特別連載「将棋のお仕事百科」③中継記者の実は…

君島俊介

20年以上続いているネット中継

近年、将棋が注目されて、テレビやインターネットで対局を観戦する人や機会が増えたように思います。

私が将棋界に入り、ネット中継に携わるようになったのは2006年。そのころには現在の中継の基礎ができていました。当時の中継記者は5人程度でしたが、現在は東西合わせて20人前後とだいぶ増えて、状況も変わりました。

しばらくは各棋戦別々でネットの中継や配信をしていました。私が当時担当していたのは、順位戦や王将戦、日本将棋連盟が担当していた竜王戦などです。

インターネットによる棋譜中継の起源は、かなり古いです。20年以上前には、すでにネット速報がなされていました。「Windows95」や「テレホーダイ」などの時代ですね。まだネットがそれほど一般的ではなかったころに、まさしく0から環境を整えてこられた方がいて、現在があるわけです。

王位戦では2010年に、中継を担当していた北海道新聞社メディア局が将棋ペンクラブ大賞のWeb中継企画賞を受賞しています。現在、王位戦の棋譜中継は日本将棋連盟が担当しています。王位戦に限りませんが、諸先輩方が将棋に対する情熱や思いを持って、仕事をされてきたことを引き継いでいるのですから、これからもいいものを提示できるようにという気持ちで仕事をしている次第です。

20年以上続くネット中継
20年以上続くネット中継

ネット中継の業務

ネット中継の業務は、棋譜中継による棋譜入力やコメントの更新、ブログでの記事作成です。タイトル戦の場合は、二人体制で片方が棋譜中継担当、もう片方がブログ担当となります。

棋譜担当は棋譜を入力し、控室の検討内容や対局者の様子を記していきます。ネット中継は紙媒体よりもたくさんのことを書けます。それはいいことですが、煩雑になりすぎる恐れもあります。私が中継を担当しているときは、自分なりに情報を整理する時間も作っています。また、一観戦者として、棋士に質問する内容やタイミングも考えます。

ブログ担当は、写真を中心に対局を紹介していきます。タイトル戦は地方で開催されることが多いですが、棋譜中継だけだと、将棋会館での対局とあまり変わらないですよね。それではあまり面白くありません。

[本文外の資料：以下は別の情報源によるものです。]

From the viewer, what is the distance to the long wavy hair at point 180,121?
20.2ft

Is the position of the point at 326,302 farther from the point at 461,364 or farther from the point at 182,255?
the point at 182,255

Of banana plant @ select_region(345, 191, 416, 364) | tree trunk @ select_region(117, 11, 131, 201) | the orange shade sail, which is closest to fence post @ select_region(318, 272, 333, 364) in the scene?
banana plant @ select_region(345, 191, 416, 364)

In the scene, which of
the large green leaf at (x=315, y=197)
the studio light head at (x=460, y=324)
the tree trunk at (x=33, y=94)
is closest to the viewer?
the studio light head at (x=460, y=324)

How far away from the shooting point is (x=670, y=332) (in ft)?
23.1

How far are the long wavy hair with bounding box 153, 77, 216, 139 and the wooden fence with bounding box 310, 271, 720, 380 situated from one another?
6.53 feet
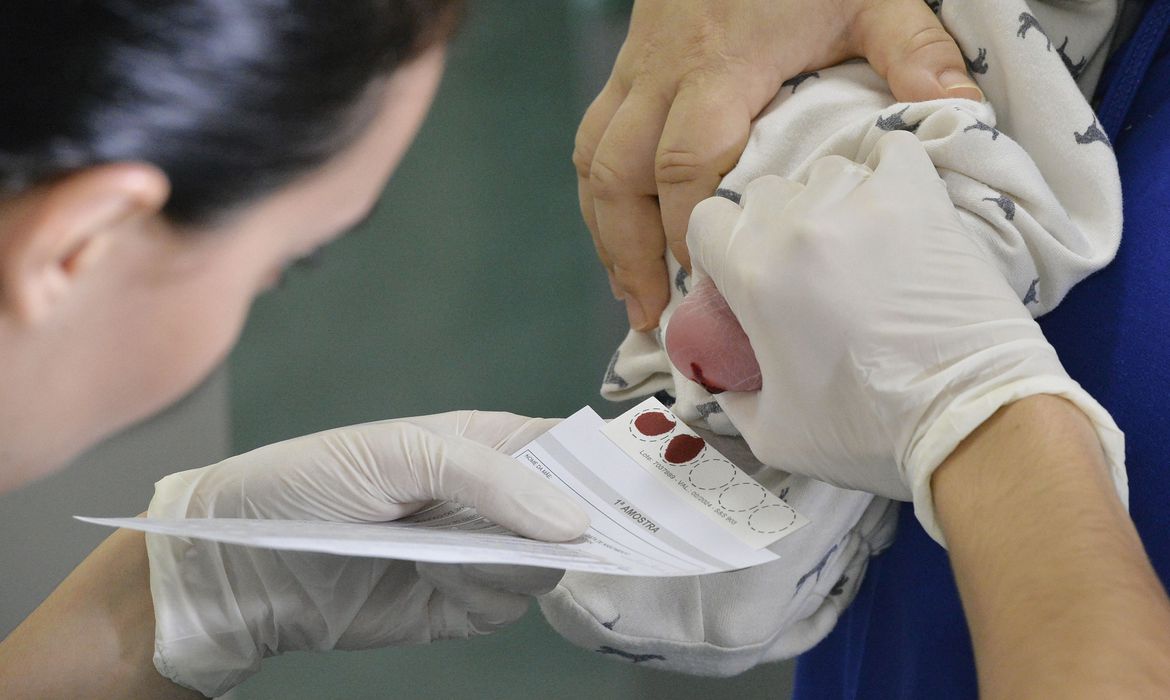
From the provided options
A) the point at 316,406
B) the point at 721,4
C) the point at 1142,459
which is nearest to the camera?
the point at 1142,459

近年では「将棋めし」も注目されているように、対局の内容や対局者の動きだけでなく、ブログで対局地やその周辺、食事などを紹介することも大事な仕事になります。そうしたことで、将棋に興味や関心を持っていただける一助となればと思っています。

環境の変化

最近では少なくなりましたが、以前は地域によってはネットにつなぐこと自体が一苦労ということもありました。現在はインターネットがより一般的に普及していって、環境としてだいぶ安定しています。

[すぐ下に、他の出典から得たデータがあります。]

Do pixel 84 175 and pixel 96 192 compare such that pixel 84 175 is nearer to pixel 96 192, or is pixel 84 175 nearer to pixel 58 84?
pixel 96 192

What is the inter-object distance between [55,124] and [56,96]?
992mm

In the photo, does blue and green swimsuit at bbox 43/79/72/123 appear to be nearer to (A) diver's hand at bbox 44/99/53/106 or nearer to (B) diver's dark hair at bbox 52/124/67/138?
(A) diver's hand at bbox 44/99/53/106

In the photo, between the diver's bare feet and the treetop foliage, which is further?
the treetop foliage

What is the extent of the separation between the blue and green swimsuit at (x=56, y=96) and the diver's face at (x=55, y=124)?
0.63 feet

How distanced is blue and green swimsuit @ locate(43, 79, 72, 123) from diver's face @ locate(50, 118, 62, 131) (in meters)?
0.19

環境というと、対局周辺もここ数年で変わりました。以前は棋譜を取ったり、消費時間を調べたりするため、1時間に1回程度で対局室に入っていました。すべての対局室に天井カメラがあったわけではないですし、モニターからでは消費時間がわからないからです。リアルタイムで中継できないものは、棋譜をコピーしたり書き写したりして、それをパソコンに入力していたのです。

対局室は緊迫感があって、入るのに勇気がいったものです(特に終盤の秒読み)。対局室では棋士の表情や動きも見られます。長居はできませんが、数十秒で見たものを棋譜コメントに記すことで、リアルタイムで中継できない分を工夫して補っていました。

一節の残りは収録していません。